At times, I felt as if I had wandered into an editorial from the Daily Mail.
“The Halloween Party” has what these days I’d think of as a post-episode-100 feel, when a TV series is stocked with characters we know so well that there is nothing new that they can do but we enjoy watching them do it anyway. The pace is leisurely. We gently trotted through the evidence gathering as Poirot interviewed the people who were at the Halloween Party in which a child was drowned in an apple-bobbing bucket. I was surprised at the way this death was treated – as if it were not so much a tragedy as a slightly embarrassing inconvenience. This turned out to be a plot device of sorts but it fitted into the emotional climate of the community so well that I didn’t realise that until later. As we reach the denouement we do have to canter a bit and there is some physical action, although it does not, of course, involve the elderly Belgian gentleman with the big moustaches and the too-tightly-fitting patent leather shoes.
Beneath the culture-shocked social commentary and the only slightly muted patronising of those who live in “the kind of new houses that ordinary people can afford” there is a quite respectable plot, involving forgery, deception, murder and a lethal form of narcissism that was quite chilling.
What stood out for me was how well some of the children were drawn although they seemed rather old-fashioned children for the times. It also seemed to me that all the energy of this book came from the women. The men were little more than plot devices but I was left seeing the women as powerhouses of energy looking for an outlet.

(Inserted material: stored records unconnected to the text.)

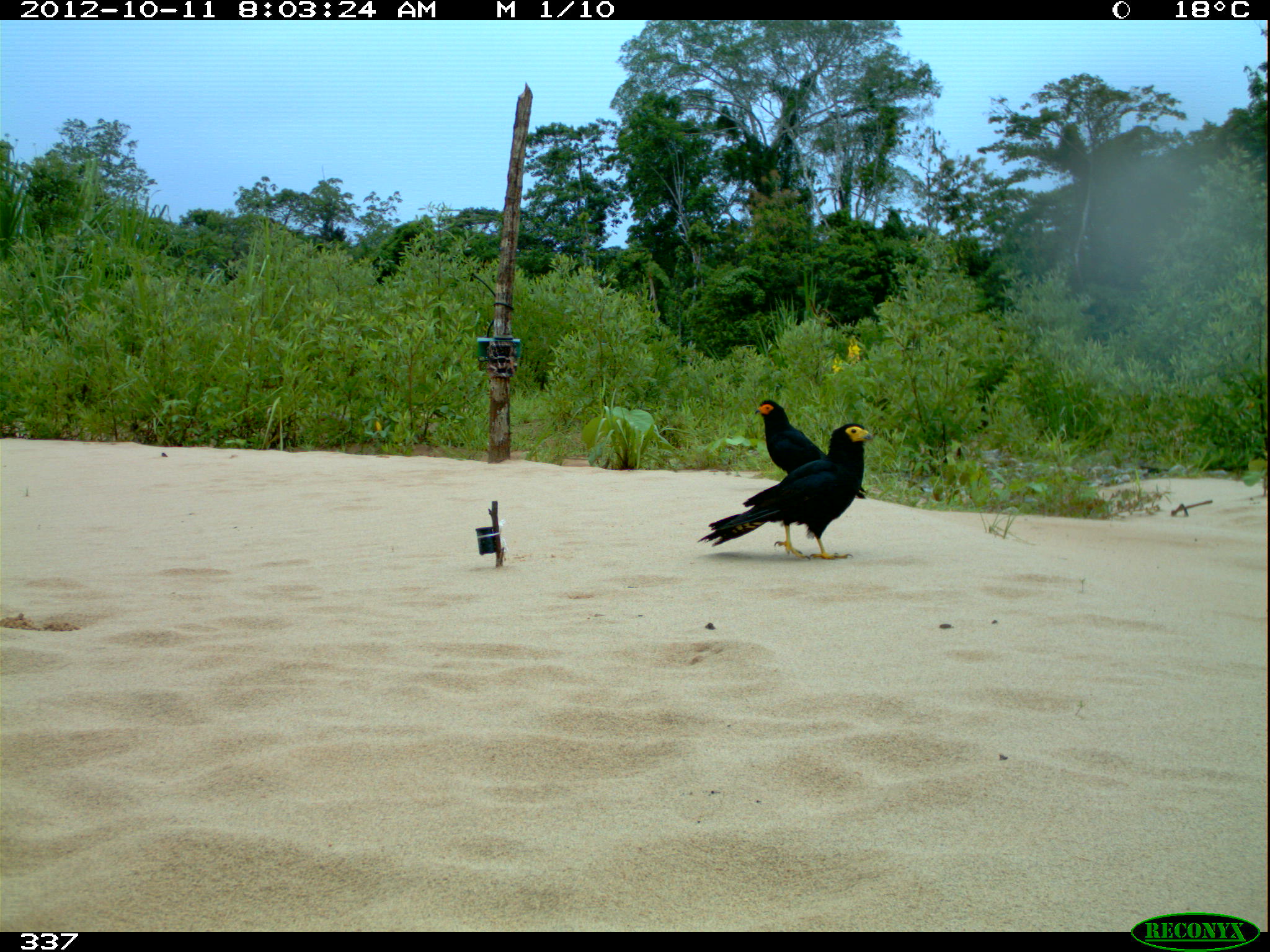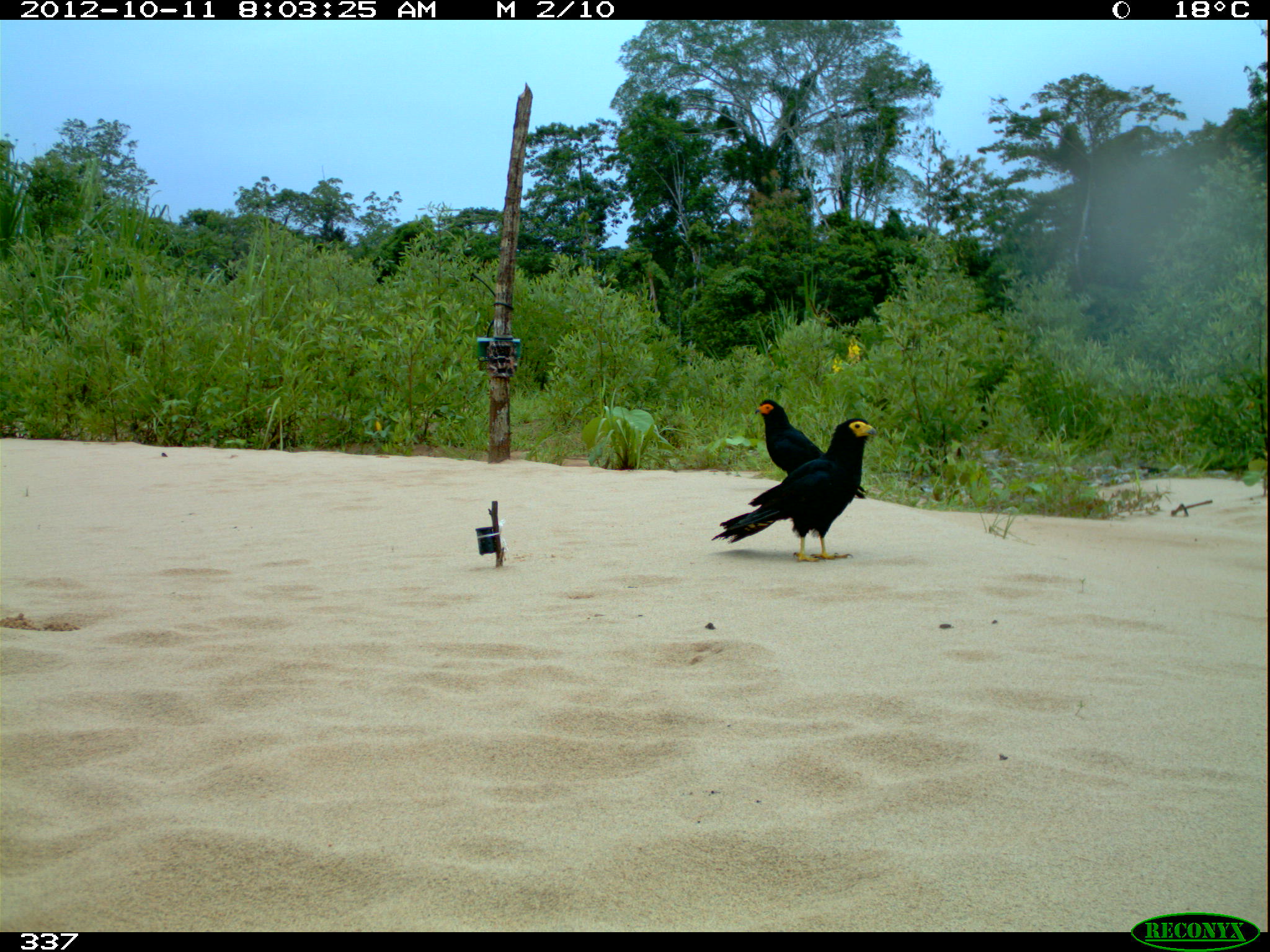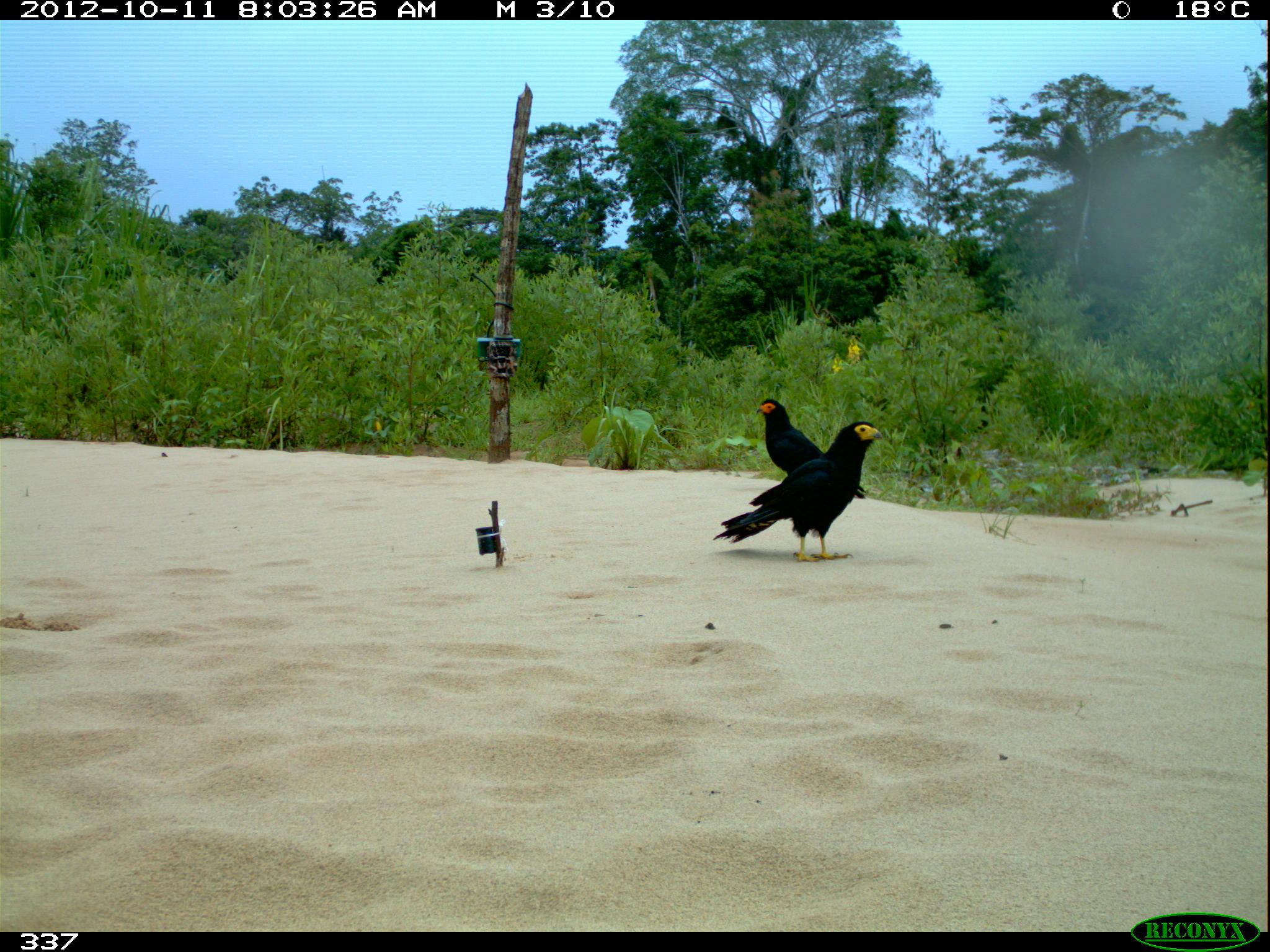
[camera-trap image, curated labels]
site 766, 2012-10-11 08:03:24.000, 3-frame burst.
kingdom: Animalia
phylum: Chordata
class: Aves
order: Falconiformes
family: Falconidae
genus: Daptrius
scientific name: Daptrius ater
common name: black caracara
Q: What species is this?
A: Daptrius ater (black caracara).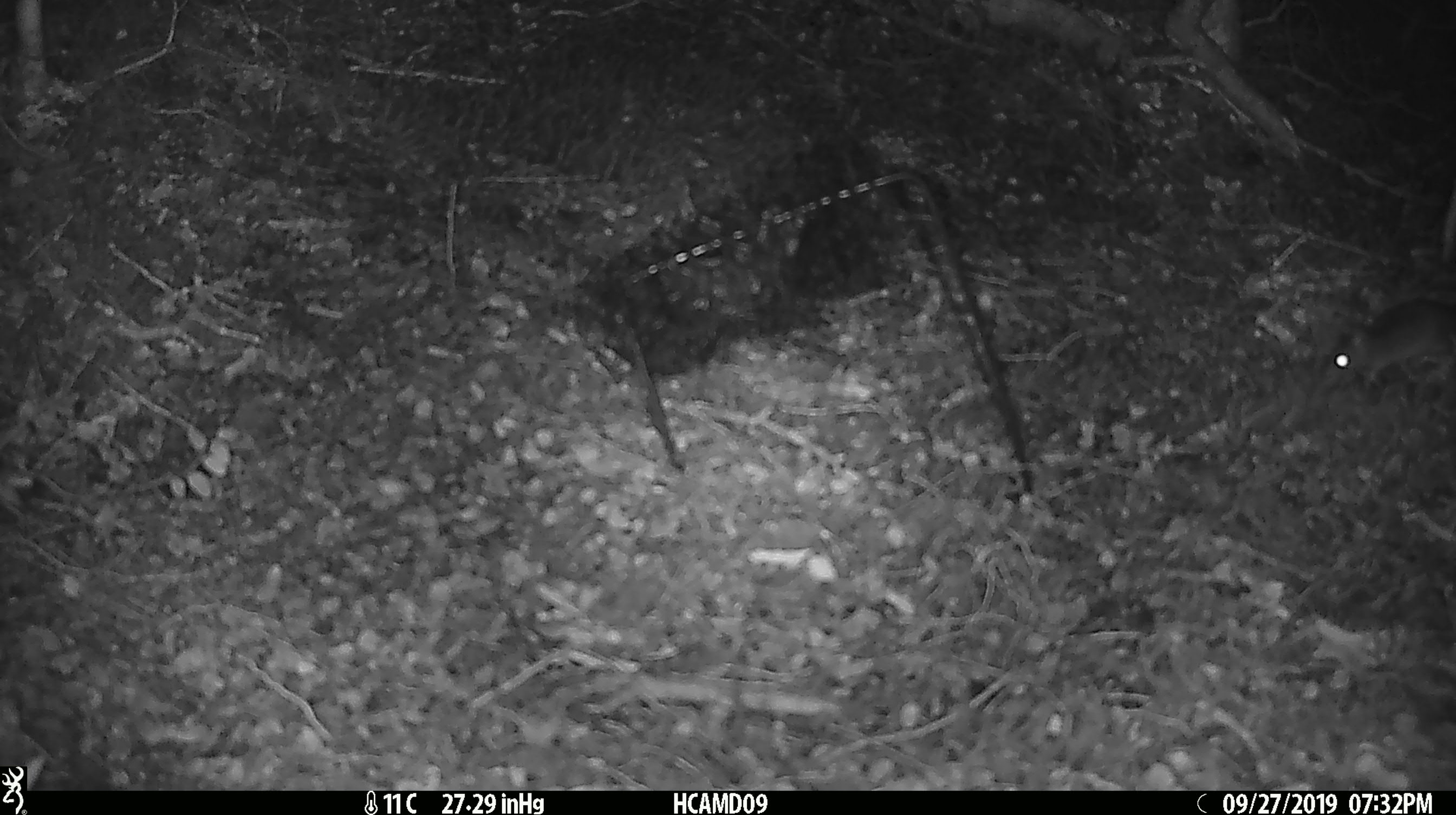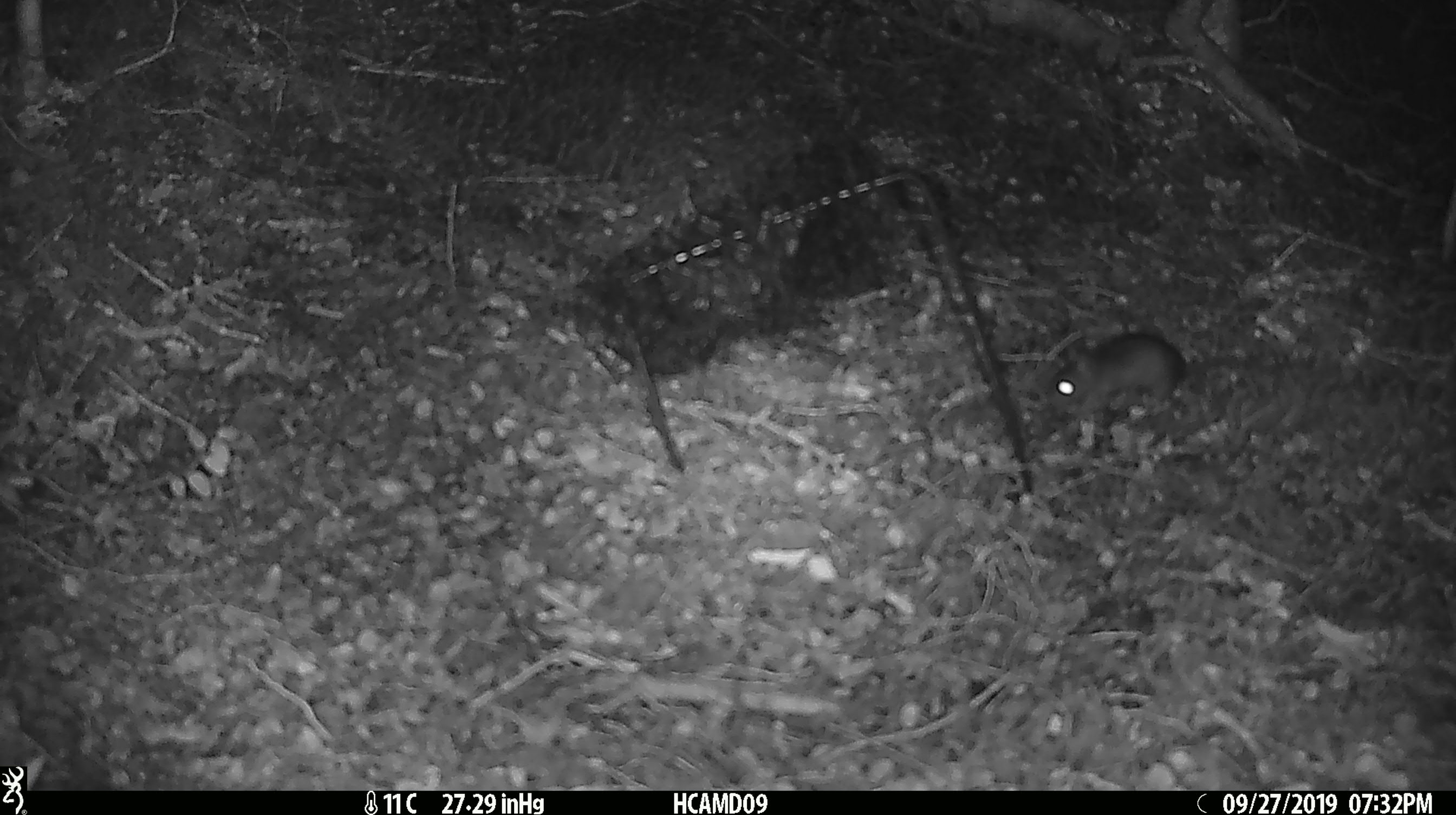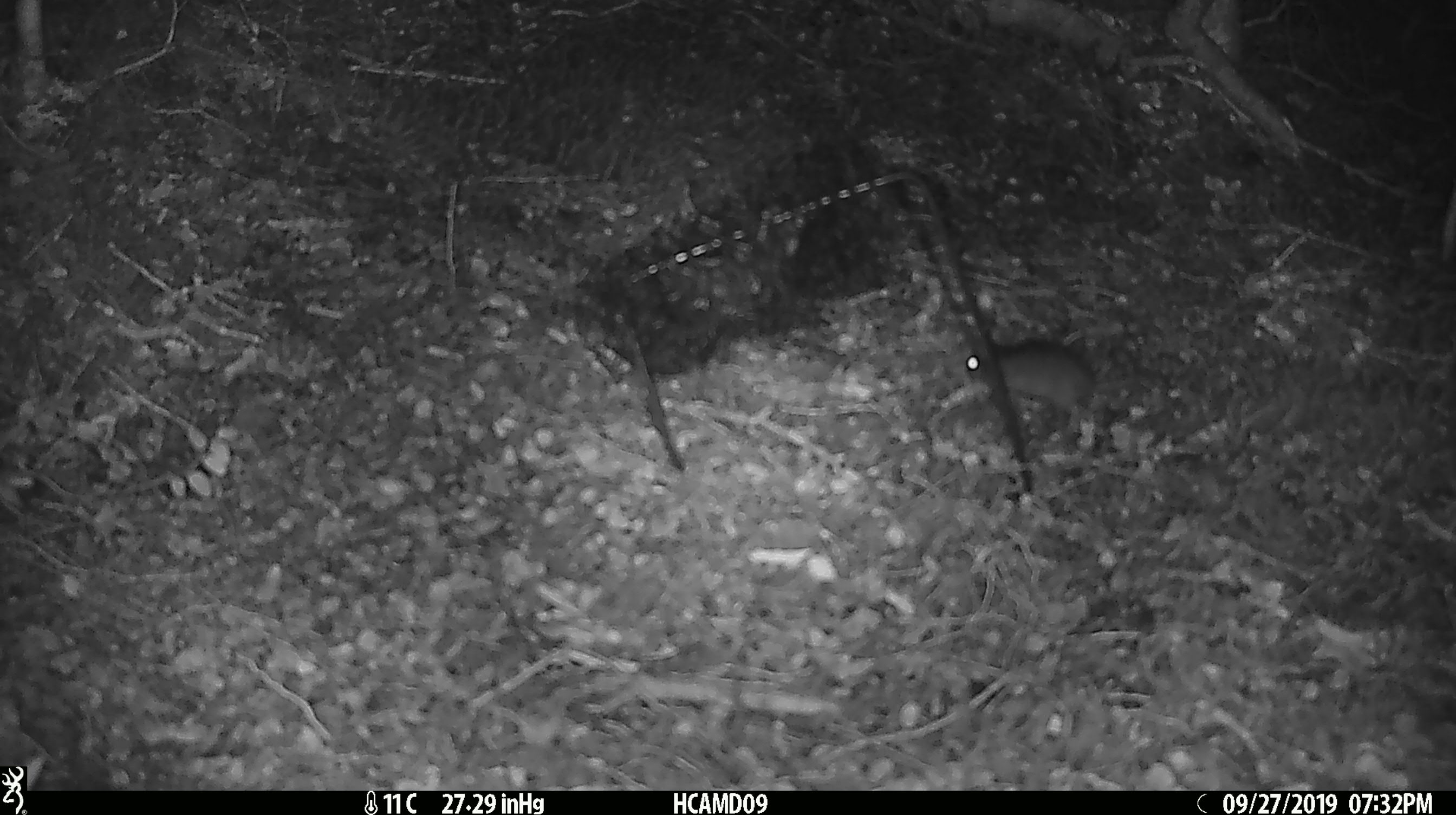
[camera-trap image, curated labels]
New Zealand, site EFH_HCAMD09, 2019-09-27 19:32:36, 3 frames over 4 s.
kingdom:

I rather liked Adriadne and I found Poirot’s small vanities combined with his controlled compassion rather endearing.
Hugh Fraser narrated the novel, with his, to my ear, perfect mimicry of David Suchet’s Poirot and gaveAdriadne a voice that invoked the ghost of a slightly higher pitched Margaret Rutherford.
This is a comfortable mystery, despite its grim content. I enjoyed it as much for its timely reminder of unrepentantly Tory views on English life and morals were (are?) like and for its insights into how the old can fail truly to see the world the young live in as for the mystery itself.